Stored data
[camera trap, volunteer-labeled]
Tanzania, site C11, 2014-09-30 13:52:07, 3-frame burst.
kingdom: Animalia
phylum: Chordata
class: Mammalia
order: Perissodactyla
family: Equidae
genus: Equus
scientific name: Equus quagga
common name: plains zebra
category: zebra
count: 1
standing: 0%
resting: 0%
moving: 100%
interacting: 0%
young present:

**Activity**: The line with "genus: Equus" and all the lines after it in the records above are to be output exactly, with nothing added.

**Result of the exercise**:
genus: Equus
scientific name: Equus quagga
common name: plains zebra
category: zebra
count: 1
standing: 0%
resting: 0%
moving: 100%
interacting: 0%
young present:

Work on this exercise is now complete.